Remote Ischemic Conditioning for Non-Proliferative Diabetic Retinopathy (RIC-NPDR)

Xuxiang Zhang, MD

Status

Enrolling

Conditions

Non-Proliferative Diabetic Retinopathy

Randomized Controlled Trial

Remote Ischemic Conditioning

Diabetes Mellitus, Type 2

Diabetic Retinopathy

Treatments

Device: Sham Remote Ischemic Conditioning Device

Device: Remote Ischemic Conditioning Device

Study type

Interventional

Funder types

Other

Identifiers

NCT06713720

CFH2024-2-20113 (Other Grant/Funding Number)

Details and patient eligibility

About

The goal of this clinical trial is to evaluate whether remote ischemic conditioning (RIC) is a safe and effective treatment for non-proliferative diabetic retinopathy (NPDR) in adults aged 40-80 years with type 2 diabetes. The study aims to address the limitations of current treatments for NPDR by using RIC, a technique involving repeated cycles of ischemia and hypoxia stimulation to activate protective mechanisms against retinal damage.

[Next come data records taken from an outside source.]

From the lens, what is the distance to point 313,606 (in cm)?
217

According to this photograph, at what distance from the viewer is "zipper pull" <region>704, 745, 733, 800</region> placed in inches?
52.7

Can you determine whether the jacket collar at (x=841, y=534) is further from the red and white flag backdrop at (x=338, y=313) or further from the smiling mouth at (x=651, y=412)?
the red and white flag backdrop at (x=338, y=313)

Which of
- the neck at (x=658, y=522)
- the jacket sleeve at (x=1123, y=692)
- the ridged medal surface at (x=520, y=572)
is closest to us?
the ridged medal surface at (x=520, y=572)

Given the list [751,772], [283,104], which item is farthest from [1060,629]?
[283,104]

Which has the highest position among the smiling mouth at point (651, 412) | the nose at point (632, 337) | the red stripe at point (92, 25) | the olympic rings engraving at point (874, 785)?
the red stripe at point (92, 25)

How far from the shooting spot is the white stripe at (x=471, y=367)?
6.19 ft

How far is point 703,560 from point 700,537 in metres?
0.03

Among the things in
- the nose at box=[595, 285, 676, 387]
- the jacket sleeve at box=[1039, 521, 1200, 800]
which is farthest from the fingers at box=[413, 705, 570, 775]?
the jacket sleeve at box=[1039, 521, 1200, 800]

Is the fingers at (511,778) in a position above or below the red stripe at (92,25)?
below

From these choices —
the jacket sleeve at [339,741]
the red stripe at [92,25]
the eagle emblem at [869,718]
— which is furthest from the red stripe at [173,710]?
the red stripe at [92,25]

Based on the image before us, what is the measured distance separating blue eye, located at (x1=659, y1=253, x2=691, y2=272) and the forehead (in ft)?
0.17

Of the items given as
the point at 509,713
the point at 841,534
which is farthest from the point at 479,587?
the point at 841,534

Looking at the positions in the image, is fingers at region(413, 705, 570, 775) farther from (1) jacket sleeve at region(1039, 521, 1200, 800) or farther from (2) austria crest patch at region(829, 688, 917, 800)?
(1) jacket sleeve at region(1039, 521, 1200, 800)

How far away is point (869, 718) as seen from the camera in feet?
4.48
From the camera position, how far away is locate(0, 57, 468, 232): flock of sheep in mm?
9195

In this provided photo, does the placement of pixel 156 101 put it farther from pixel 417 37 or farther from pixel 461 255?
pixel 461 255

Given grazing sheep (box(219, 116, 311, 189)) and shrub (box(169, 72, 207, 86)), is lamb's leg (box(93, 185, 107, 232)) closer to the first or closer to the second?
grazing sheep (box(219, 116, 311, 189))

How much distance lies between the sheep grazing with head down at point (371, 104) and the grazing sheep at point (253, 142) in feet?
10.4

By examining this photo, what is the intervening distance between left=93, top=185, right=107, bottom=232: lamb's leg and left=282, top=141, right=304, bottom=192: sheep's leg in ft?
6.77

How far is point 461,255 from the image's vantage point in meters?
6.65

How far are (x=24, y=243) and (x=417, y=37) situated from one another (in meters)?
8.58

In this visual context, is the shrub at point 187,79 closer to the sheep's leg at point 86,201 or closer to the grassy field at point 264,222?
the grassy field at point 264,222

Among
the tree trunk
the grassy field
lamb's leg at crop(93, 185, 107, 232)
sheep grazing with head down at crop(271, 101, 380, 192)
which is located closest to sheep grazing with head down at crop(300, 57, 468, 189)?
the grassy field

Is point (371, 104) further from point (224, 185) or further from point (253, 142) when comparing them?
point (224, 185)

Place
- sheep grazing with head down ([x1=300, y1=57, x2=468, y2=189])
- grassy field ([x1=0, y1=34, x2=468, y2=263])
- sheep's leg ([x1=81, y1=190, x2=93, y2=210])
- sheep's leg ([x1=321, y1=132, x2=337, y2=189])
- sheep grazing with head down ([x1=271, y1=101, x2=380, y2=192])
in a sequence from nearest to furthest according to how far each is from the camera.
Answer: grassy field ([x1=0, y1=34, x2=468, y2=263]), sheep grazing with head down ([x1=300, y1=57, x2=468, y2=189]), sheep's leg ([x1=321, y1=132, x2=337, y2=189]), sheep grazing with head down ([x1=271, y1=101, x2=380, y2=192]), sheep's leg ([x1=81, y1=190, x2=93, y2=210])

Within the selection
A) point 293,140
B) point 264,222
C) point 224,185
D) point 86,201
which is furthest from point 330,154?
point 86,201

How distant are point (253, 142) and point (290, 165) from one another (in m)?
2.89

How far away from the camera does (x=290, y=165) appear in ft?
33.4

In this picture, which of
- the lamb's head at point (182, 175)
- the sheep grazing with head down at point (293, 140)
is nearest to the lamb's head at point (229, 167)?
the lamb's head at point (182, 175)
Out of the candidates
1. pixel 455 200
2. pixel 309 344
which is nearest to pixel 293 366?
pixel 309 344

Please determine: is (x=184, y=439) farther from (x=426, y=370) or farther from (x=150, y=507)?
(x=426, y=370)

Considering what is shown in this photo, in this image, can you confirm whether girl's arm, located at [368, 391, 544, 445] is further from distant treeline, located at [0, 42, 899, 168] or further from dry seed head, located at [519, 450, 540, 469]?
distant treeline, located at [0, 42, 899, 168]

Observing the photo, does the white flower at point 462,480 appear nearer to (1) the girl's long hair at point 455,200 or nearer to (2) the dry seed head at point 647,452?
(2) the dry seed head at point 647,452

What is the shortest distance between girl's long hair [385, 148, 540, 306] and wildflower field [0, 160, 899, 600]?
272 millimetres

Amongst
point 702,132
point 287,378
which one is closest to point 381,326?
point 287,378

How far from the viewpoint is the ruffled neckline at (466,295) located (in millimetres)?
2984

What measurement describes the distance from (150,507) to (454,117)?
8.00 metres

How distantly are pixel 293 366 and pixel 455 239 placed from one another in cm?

The main questions it aims to answer are:

Does RIC improve the Diabetic Retinopathy Severity Score (DRSS) after one year of treatment? Does RIC reduce the incidence of vision-threatening proliferative diabetic retinopathy (PDR)? What are the changes in retinal neurovascular unit parameters, visual acuity, and retinal oxygen saturation after RIC treatment?

Participants will:

Undergo RIC therapy using a specialized device on both upper limbs (or a placebo intervention for the control group) for 1 year.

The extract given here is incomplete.